Passive All-Optical Force Clamp for High-Resolution Laser Trapping

Optical traps are useful for studying the effects of forces on single molecules. Feedback-based force clamps are often used to maintain a constant load, but the response time of the feedback limits bandwidth and can introduce instability. We developed a novel force clamp that operates without feedback, taking advantage of the anharmonic region of the trapping potential where the differential stiffness vanishes. We demonstrate the utility of such a force clamp by measuring the unfolding of DNA hairpins and the effect of trap stiffness on opening distance and transition rates.

Figure 1

(a) Experimental geometry for the dual trap apparatus (not to scale). Force-displacement ($F\mathrm{\text{−}}x$) curves for beads held in the two optical traps are drawn schematically; the beads (blue) are connected by a dsDNA tether. Near the trap center, force rises linearly with displacement; farther out, force rolls over and falls to zero. The beam intensity in T1 is weaker than that in T2, so that at equilibrium the bead in T1 sits at the maximum of its $F\mathrm{\text{−}}x$ curve, where the stiffness is zero. The bead in T2 remains inside the calibrated linear region, permitting measurement of the applied force. (b) $F\mathrm{\text{−}}x$ curves for T1. The force is measured in T2 as a function of displacement in T1 (black diamonds) and fit to the derivative of a Gaussian (solid red line). An independent measurement of the $F\mathrm{\text{−}}x$ curve based on the drag force on an untethered bead (open blue circles) is obtained by moving the microscope stage and sample at predetermined rates while measuring the displacement from the trap center.

Figure 2

(a) A DNA tetraloop hairpin with 20 bp stem (inset) attached to dsDNA handles is unfolded near equilibrium by a force of $\sim 14\mathrm{pN}$. The extension alternates between folded and unfolded states of the hairpin. A histogram of the extension of this hairpin collected over 30 s and fit to two Gaussians (red) shows two peaks separated by an opening distance of 17.9 nm. (b) The change in extension upon hairpin opening (black circles) increases as a function of the average displacement from the trap center as the trap stiffness (blue line) decreases.
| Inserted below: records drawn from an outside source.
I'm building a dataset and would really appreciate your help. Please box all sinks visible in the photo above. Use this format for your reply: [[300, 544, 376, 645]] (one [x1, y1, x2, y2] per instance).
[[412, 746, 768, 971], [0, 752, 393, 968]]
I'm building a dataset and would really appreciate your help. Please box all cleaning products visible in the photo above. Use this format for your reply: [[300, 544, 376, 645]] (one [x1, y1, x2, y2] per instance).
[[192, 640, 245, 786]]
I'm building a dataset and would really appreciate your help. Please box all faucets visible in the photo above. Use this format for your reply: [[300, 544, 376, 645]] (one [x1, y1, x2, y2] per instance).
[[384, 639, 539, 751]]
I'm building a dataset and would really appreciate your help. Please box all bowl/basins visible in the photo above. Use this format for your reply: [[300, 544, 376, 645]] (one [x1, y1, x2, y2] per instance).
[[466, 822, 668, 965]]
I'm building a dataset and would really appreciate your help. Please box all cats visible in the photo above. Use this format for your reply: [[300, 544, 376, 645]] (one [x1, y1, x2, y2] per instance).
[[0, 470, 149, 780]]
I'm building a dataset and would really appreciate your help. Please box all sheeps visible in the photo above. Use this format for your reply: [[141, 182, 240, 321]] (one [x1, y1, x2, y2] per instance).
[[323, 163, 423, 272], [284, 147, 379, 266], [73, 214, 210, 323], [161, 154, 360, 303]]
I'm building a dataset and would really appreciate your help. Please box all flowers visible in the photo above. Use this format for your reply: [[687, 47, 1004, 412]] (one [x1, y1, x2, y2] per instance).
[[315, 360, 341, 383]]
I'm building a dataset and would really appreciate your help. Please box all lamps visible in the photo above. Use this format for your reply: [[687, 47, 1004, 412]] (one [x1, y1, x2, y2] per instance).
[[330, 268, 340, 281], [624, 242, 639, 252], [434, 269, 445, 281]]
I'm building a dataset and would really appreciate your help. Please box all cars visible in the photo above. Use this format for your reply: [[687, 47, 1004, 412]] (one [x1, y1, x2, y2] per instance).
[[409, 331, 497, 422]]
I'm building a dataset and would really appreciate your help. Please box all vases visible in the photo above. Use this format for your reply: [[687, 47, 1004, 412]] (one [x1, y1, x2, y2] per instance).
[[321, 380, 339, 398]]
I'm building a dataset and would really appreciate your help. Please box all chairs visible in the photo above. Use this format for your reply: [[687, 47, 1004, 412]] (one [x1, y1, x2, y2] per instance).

Data are fit to Eq. (1) (red line), using parameters from the $F\mathrm{\text{−}}x$ curve in Fig. 1.

Figure 3

(a) The presence of the optical trap modifies the potential landscape of the unloaded hairpin, reducing it by the work performed by the trap. Positive effective stiffness of the trap and dsDNA handles reduces the height of the energy barrier, while negative stiffness increases the barrier height. (b) The unfolding/folding rate at equilibrium decreases as a function of the average displacement from the trap center (black circles). The data are fit to Eq. (2) (solid line), using parameters from the $F\mathrm{\text{−}}x$ curve in Fig. 1.